● **PROBLEM 1**
In the OLED description, which layer is disposed on the anode 120 of the OLED 100?
● **PROBLEM 2**
Using the OLED description, list each component of the OLED 100 with its reference numeral, in the order in which they are stacked.
## Start READING TEXT
BRIEF DESCRIPTION OF THE DRAWINGS

(1) These and/or other aspects and advantages of the present invention will become apparent and more readily appreciated from the following description of the exemplary embodiments, taken in conjunction with the accompanying drawings, of which:

(2) FIG. 1 is a schematic sectional view of an organic light-emitting diode (OLED), according to an exemplary embodiment of the present invention;

(3) FIG. 2 is a schematic sectional view of an OLED, according to an exemplary embodiment of the present invention.

(4) FIG. 3 is a schematic sectional view of an OLED, according to an exemplary embodiment of the present invention.

(5) FIG. 4 is an overview of metal amides based on general Formula Ia that can be used according to the invention.

(6) FIG. 5 is an overview of metal amides that can be used according to the invention with specific A.sup.1 and A.sup.2, wherein A.sup.1 and A.sup.2 are SO.sub.2.

(7) FIG. 6 is an overview of metal amides that can be used according to the invention with specific A.sup.1 and A.sup.2, wherein A.sup.1 and A.sup.2 are POR.sup.8.

(8) FIG. 7 is an overview of metal amides that can be used according to the invention with specific A.sup.1 and A.sup.2, wherein A.sup.1 and A.sup.2 are CO.

(9) FIG. 8 is an overview of metal amides that can be used according to the invention with specific A.sup.1 and A.sup.2, wherein A.sup.1 and A.sup.2 are selected different, wherein A.sup.1 is SO.sub.2 and A.sup.2 is POR.sup.8.

DETAILED DESCRIPTION

(10) Reference will now be made in detail to the exemplary embodiments of the present invention, examples of which are illustrated in the accompanying drawings, wherein like reference numerals refer to the like elements throughout. The exemplary embodiments are described below, in order to explain the aspects of the present invention, by referring to the figures.

(11) Herein, when a first element is referred to as being formed or disposed “on” a second element, the first element can be disposed directly on the second element, or one or more other elements may be disposed there between. When a first element is referred to as being formed or disposed “directly on” a second element, no other elements are disposed there between.

(12) FIG. 1 is a schematic sectional view of an organic light-emitting diode (OLED) 100, according to an exemplary embodiment of the present invention. The OLED 100 includes a substrate 110. On the substrate 110 an anode 120 is disposed. On the anode 120 a hole injection layer 130 containing or consisting of a metal amide compound according to the invention is disposed and thereon a hole transport layer 140. Onto the hole transport layer 140 an emission layer 150 and an cathode electrode 190, exactly in this order, are disposed.
## End READING TEXT
## Start DATA ENTRIES
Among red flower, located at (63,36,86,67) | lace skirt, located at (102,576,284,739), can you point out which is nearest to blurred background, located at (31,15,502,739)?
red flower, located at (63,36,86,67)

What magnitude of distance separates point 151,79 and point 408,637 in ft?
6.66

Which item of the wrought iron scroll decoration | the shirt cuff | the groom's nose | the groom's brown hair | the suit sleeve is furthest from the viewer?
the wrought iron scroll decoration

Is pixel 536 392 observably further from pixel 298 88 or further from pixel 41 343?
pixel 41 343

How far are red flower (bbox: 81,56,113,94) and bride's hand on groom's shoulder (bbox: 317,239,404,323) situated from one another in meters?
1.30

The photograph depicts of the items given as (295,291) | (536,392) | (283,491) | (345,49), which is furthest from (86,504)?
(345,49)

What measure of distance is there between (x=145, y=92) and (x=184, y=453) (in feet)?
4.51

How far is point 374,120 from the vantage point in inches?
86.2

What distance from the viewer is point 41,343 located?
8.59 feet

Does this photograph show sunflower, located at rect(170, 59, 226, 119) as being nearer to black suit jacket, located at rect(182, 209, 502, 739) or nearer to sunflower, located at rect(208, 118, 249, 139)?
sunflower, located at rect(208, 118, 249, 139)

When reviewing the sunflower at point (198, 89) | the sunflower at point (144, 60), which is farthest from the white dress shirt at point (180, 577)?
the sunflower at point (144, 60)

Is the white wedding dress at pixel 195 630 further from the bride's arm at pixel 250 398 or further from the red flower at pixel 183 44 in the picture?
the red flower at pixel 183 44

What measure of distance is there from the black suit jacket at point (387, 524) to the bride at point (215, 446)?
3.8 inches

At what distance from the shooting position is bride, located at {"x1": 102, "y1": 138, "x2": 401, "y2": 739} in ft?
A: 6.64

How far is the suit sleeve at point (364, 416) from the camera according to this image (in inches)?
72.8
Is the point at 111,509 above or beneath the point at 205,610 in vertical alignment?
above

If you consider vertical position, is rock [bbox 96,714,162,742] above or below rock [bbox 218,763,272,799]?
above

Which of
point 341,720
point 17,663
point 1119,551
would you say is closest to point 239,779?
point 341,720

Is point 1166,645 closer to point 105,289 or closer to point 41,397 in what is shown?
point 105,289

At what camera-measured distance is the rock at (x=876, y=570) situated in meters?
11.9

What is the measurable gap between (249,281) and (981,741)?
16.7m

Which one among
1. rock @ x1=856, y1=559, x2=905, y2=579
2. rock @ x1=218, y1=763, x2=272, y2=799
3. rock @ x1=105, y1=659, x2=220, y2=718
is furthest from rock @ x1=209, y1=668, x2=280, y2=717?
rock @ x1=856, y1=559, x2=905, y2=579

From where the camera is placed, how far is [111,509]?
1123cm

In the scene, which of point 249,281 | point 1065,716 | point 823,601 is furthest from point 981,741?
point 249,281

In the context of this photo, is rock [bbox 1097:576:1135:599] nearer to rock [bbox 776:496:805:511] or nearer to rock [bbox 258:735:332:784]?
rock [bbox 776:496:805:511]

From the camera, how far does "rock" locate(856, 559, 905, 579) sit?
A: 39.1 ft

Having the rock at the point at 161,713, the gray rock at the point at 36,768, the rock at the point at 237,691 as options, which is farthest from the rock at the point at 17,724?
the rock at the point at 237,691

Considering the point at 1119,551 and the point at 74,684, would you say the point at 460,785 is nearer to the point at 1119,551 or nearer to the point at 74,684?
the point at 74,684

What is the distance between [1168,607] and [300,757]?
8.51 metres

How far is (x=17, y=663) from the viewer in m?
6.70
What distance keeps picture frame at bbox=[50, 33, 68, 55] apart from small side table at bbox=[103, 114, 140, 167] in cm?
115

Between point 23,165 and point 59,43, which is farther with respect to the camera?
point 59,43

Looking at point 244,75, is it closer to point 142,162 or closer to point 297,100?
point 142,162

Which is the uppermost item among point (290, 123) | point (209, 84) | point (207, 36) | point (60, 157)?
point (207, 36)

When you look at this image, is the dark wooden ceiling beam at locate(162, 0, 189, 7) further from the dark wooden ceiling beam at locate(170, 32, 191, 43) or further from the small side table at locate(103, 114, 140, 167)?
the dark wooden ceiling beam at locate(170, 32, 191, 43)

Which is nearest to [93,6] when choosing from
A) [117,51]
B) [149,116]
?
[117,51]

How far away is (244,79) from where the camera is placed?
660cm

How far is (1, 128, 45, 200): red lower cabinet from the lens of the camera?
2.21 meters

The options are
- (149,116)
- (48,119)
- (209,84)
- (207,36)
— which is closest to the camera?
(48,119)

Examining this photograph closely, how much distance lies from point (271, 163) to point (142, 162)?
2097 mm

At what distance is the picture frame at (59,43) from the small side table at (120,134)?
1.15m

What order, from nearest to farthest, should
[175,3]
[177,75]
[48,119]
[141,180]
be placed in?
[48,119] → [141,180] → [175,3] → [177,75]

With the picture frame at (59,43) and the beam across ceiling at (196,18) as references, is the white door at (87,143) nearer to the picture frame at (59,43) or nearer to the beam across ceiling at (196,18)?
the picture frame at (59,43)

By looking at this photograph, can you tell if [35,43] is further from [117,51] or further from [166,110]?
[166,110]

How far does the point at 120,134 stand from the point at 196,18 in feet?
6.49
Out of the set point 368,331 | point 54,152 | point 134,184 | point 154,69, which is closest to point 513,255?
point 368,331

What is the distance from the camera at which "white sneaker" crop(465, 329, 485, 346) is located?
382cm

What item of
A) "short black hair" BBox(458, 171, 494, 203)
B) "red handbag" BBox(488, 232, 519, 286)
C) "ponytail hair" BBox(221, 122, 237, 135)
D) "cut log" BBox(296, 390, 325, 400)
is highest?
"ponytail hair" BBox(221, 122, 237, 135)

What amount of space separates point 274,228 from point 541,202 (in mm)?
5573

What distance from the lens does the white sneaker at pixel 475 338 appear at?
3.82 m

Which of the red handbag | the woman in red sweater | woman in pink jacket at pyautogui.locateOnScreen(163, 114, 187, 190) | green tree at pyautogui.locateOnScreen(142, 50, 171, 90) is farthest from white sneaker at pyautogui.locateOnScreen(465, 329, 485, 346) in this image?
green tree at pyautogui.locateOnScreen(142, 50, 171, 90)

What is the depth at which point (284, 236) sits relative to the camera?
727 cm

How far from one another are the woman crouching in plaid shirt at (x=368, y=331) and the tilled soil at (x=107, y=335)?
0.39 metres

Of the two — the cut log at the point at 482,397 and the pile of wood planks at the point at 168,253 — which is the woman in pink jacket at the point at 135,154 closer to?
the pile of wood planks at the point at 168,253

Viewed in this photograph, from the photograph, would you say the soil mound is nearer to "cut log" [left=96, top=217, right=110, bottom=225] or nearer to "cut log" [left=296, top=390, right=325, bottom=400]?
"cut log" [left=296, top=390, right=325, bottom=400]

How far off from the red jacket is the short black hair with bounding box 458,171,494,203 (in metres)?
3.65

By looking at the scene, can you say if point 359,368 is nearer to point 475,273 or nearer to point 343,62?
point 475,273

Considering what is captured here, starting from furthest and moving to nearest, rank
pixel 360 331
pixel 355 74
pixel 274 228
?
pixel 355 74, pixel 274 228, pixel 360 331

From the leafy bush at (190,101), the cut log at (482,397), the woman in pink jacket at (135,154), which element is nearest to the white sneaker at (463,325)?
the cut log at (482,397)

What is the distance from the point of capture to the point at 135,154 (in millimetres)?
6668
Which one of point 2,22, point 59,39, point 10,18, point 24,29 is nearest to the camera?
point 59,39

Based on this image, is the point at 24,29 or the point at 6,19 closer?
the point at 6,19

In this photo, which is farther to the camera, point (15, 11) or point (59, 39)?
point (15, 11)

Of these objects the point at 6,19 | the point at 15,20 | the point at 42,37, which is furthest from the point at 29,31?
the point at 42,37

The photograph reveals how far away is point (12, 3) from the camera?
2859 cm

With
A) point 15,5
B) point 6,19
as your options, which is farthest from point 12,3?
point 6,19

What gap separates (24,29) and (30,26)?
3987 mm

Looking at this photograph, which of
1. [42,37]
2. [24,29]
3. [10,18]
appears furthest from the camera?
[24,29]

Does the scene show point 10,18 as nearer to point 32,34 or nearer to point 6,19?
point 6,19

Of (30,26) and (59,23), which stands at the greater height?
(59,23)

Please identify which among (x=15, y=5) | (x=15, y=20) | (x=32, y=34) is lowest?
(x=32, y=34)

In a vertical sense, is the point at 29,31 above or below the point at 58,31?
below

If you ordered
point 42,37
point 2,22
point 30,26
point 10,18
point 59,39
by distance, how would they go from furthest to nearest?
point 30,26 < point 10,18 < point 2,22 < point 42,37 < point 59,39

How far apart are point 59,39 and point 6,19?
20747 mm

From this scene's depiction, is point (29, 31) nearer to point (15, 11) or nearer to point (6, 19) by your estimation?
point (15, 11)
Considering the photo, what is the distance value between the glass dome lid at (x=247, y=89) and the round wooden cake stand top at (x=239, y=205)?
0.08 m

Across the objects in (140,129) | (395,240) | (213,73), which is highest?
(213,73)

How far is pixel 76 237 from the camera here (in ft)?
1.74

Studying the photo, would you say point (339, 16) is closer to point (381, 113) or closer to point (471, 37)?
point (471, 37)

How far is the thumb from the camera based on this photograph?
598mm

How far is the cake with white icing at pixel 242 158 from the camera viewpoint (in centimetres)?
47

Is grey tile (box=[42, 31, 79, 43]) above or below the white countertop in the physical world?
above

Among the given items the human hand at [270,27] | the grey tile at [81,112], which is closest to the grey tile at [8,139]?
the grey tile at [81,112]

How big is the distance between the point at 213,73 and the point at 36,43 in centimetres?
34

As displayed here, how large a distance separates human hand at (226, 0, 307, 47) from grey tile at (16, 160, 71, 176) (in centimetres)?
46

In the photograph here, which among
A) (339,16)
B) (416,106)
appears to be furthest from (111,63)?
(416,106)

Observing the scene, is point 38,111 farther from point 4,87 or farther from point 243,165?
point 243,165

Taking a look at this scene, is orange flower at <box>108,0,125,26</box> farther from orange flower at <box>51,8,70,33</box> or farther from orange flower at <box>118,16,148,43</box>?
## End DATA ENTRIES
● **EXPECTED ANSWER 1**
A hole injection layer 130 containing or consisting of a metal amide compound according to the invention.

● **EXPECTED ANSWER 2**
Substrate 110, anode 120, hole injection layer 130, hole transport layer 140, emission layer 150, cathode electrode 190